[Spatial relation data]
#####
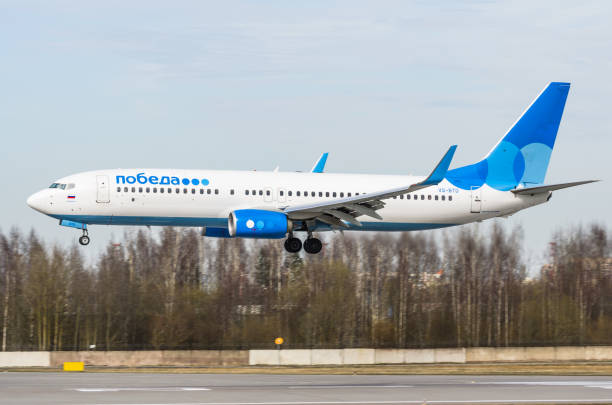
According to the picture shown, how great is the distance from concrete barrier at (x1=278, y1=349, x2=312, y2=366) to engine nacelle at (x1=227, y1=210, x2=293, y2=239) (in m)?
23.5

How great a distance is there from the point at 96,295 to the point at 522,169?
53811 mm

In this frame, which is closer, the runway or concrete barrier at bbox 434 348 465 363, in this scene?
the runway

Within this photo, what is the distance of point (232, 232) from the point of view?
159 ft

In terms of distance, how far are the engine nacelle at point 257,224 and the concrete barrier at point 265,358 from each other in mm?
23357

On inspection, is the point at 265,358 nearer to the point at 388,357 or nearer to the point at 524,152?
the point at 388,357

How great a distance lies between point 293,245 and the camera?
170 feet

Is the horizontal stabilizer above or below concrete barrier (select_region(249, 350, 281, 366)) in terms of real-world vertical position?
above

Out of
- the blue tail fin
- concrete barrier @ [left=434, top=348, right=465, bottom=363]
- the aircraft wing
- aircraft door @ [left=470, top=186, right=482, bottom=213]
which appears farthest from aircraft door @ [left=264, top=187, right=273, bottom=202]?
concrete barrier @ [left=434, top=348, right=465, bottom=363]

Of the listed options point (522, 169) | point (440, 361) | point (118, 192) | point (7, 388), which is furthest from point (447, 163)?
point (440, 361)

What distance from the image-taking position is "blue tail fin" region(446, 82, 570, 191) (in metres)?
54.9

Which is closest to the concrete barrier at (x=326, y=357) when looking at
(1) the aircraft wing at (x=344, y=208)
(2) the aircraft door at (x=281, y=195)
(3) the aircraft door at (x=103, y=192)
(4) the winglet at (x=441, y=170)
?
(1) the aircraft wing at (x=344, y=208)

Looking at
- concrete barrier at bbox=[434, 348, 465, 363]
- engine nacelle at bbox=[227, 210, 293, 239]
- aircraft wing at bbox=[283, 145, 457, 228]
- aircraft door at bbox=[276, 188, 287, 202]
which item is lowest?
concrete barrier at bbox=[434, 348, 465, 363]

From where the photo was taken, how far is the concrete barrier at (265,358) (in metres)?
70.1

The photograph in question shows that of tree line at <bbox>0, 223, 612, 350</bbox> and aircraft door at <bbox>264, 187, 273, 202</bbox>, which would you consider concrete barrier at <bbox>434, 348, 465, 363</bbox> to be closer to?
tree line at <bbox>0, 223, 612, 350</bbox>
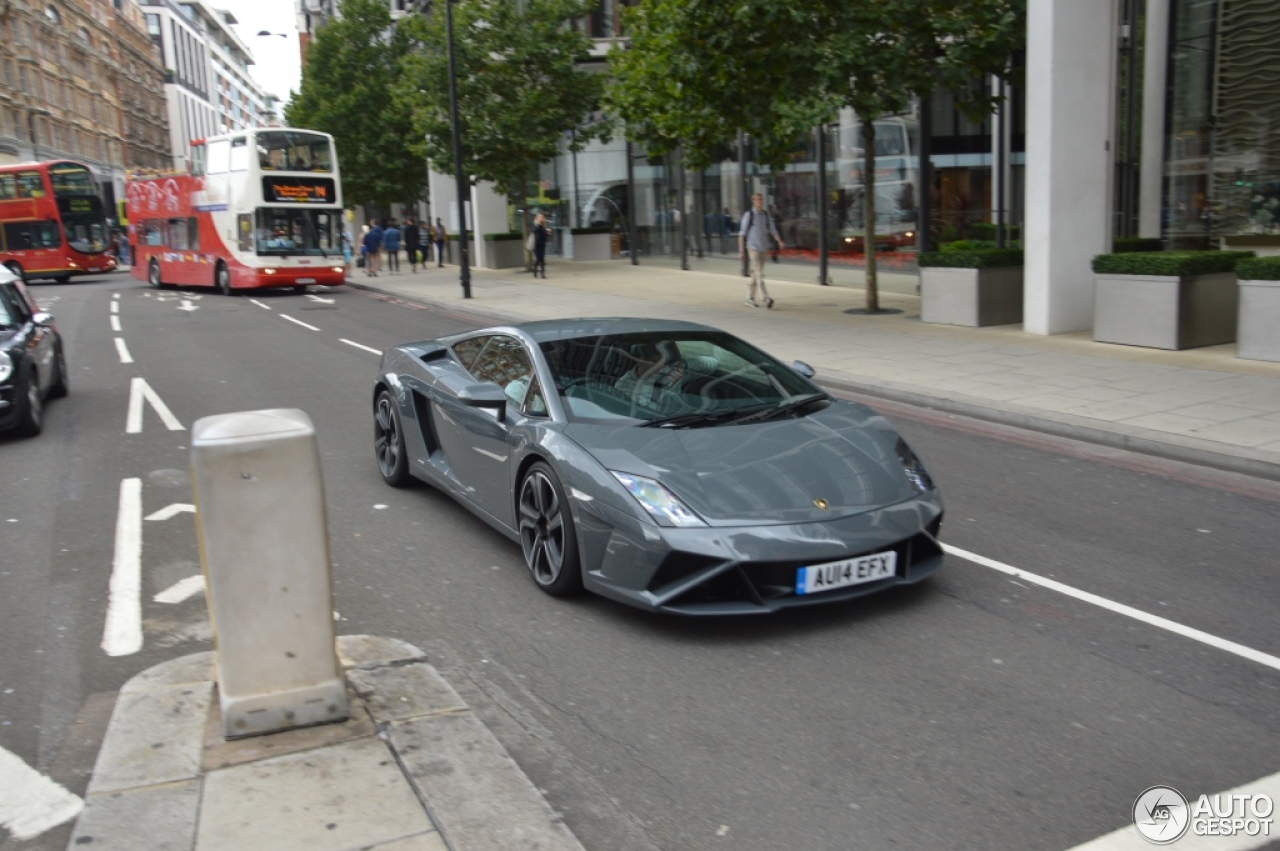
#####
■ Task prompt ■
Rewrite everything from the line containing "Of the listed" down through the end of the rows, changing "engine nacelle" to "engine housing" and leaving all else unchanged. Leave the pictures out of your answer.

■ Output for this exercise ■
Of the listed options point (522, 169) | point (440, 361) | point (118, 192) | point (7, 388), which is furthest from point (447, 163)?
point (440, 361)

What distance from the image-taking position is "blue tail fin" region(446, 82, 570, 191) (in metres)?
54.9

Which is closest to the concrete barrier at (x=326, y=357) when looking at
(1) the aircraft wing at (x=344, y=208)
(2) the aircraft door at (x=281, y=195)
(3) the aircraft door at (x=103, y=192)
(4) the winglet at (x=441, y=170)
?
(1) the aircraft wing at (x=344, y=208)

Looking at
- concrete barrier at bbox=[434, 348, 465, 363]
- engine housing at bbox=[227, 210, 293, 239]
- aircraft wing at bbox=[283, 145, 457, 228]
- aircraft door at bbox=[276, 188, 287, 202]
which item is lowest?
concrete barrier at bbox=[434, 348, 465, 363]

From where the photo was taken, how far is the concrete barrier at (265,358) (in metres)?
70.1

The photograph in question shows that of tree line at <bbox>0, 223, 612, 350</bbox> and aircraft door at <bbox>264, 187, 273, 202</bbox>, which would you consider concrete barrier at <bbox>434, 348, 465, 363</bbox> to be closer to?
tree line at <bbox>0, 223, 612, 350</bbox>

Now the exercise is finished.